Editorial du « Monde ». L’enquête du Monde et celle, très approfondie, sur les Prisons de France (Robert Laffont, 684 pages, 23,50 euros) que vient de publier le sociologue Farhad Khosrokhavar, dont nous avons longuement rendu compte dans notre édition du 21 octobre, repose sans détour la question des statistiques ethniques. « C’est une schizophrénie bien française : on vous interdit de faire des statistiques, mais quand on avance prudemment une approximation entourée de tous les conditionnels », en l’occurrence sur le pourcentage de détenus issus de l’immigration ou de détenus de confession musulmane, « on vous affirme que vous avez tort », affirme le sociologue.

De fait, le sujet déclenche instantanément des polémiques incandescentes. On l’avait notamment constaté en 2007 lorsque le président de la République, Nicolas Sarkozy, avait voulu légaliser les statistiques ethniques. La bataille entre partisans et adversaires d’une telle possibilité de mesurer la diversité des origines des personnes avait partagé la communauté scientifique autant que la classe politique. Les uns jugeaient ces statistiques indispensables pour mieux comprendre les mécanismes de l’intégration ou de la discrimation. Les autres protestaient contre la mise en cause d’un principe républicain fondamental. Le Conseil constitutionnel avait donné raison aux seconds, en rappelant que la République française « assure l’égalité devant la loi de tous les citoyens sans distinction d’origine, de race ou de religion ».

Des études fouillées sont menées depuis belle lurette

D’ailleurs, la loi de 1978 relative à l’informatique, aux fichiers et aux libertés interdit la collecte et le traitement de « données à caractère personnel qui font apparaître, directement ou indirectement, les origines raciales ou ethniques, les opinions politiques, philosophiques ou religieuses ». Elle prévoit, certes, des dérogations pour des chercheurs ou des instituts de sondages qui souhaitent introduire des critères ethniques ou religieux dans leurs enquêtes ; mais ces autorisations sont délivrées par la Commission nationale de l’informatique et des libertés au cas par cas, en fonction de la finalité de l’étude, de l’institution qui la réalise, de l’accord des personnes sondées et de l’assurance que les données restent anonymes.

Ainsi, les grandes enquêtes de l’Insee ou de l’INED (Institut national d’études démographiques) comportent, depuis une quinzaine d’années, le pays de naissance des parents, outil précieux pour mesurer la situation des enfants d’immigrés. De même, des études fouillées sont menées depuis belle lurette sur les populations scolaires pour mieux comprendre la trajectoire et la performance des élèves en fonction de leur milieu d’origine.

Faut-il aller plus loin ? Faciliter, voire généraliser de telles enquêtes ? Il nous semble que oui.
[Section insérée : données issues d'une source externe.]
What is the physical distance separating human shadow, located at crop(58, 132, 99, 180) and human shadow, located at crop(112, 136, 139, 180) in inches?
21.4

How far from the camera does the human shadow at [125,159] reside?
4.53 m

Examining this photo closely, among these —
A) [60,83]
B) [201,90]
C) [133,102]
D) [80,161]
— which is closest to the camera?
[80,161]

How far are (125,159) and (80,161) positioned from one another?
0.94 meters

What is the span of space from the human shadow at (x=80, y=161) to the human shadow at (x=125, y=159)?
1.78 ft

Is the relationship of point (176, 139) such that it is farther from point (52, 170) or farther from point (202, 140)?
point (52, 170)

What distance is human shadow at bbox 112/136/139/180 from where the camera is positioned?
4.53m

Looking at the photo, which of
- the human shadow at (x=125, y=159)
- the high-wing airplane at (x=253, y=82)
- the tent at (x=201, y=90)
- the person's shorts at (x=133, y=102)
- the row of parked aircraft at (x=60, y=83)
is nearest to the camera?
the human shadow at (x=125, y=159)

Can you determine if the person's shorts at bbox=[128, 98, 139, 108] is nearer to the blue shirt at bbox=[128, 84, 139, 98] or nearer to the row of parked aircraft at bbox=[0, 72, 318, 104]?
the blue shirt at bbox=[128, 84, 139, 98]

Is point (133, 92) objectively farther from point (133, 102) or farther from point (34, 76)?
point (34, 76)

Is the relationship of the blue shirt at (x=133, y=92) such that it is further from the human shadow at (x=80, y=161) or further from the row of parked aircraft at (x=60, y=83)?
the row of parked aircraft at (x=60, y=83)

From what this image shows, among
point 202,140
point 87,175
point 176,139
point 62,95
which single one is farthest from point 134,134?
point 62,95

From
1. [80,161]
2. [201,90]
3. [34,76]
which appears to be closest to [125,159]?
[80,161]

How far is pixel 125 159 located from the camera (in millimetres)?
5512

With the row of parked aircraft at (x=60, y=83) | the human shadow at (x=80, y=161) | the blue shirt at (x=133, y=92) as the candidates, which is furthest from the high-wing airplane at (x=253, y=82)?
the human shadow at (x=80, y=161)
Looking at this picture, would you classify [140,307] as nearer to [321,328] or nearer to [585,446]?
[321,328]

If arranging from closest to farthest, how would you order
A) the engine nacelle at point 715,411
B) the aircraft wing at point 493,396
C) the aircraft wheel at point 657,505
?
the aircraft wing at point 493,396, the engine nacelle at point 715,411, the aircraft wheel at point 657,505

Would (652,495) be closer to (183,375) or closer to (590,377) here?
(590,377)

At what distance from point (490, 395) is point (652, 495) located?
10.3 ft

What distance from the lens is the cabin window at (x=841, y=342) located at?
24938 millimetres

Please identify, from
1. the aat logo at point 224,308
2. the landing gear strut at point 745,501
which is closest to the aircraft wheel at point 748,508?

L’exemple des prisons le démontre : l’absence de données précises sur l’origine ou la religion des détenus favorise les approximations, les fantasmes et, au bout du compte, l’instrumentalisation politique de la réalité. L’occultation ou le déni sont les plus mauvaises manières de comprendre et d’agir. Au-delà de « statistiques ethniques » trop étroitement corrélées à l’origine de la personne, une mesure précise de la diversité et de son caractère multidimensionnel (familial, social, géographique…) permettrait de mieux appréhender les mécanismes de discrimination qui minent la société française. Et d’évaluer l’écart qui sépare l’idéal républicain de sa réalité. C’est une question de lucidité, autant que de réalisme.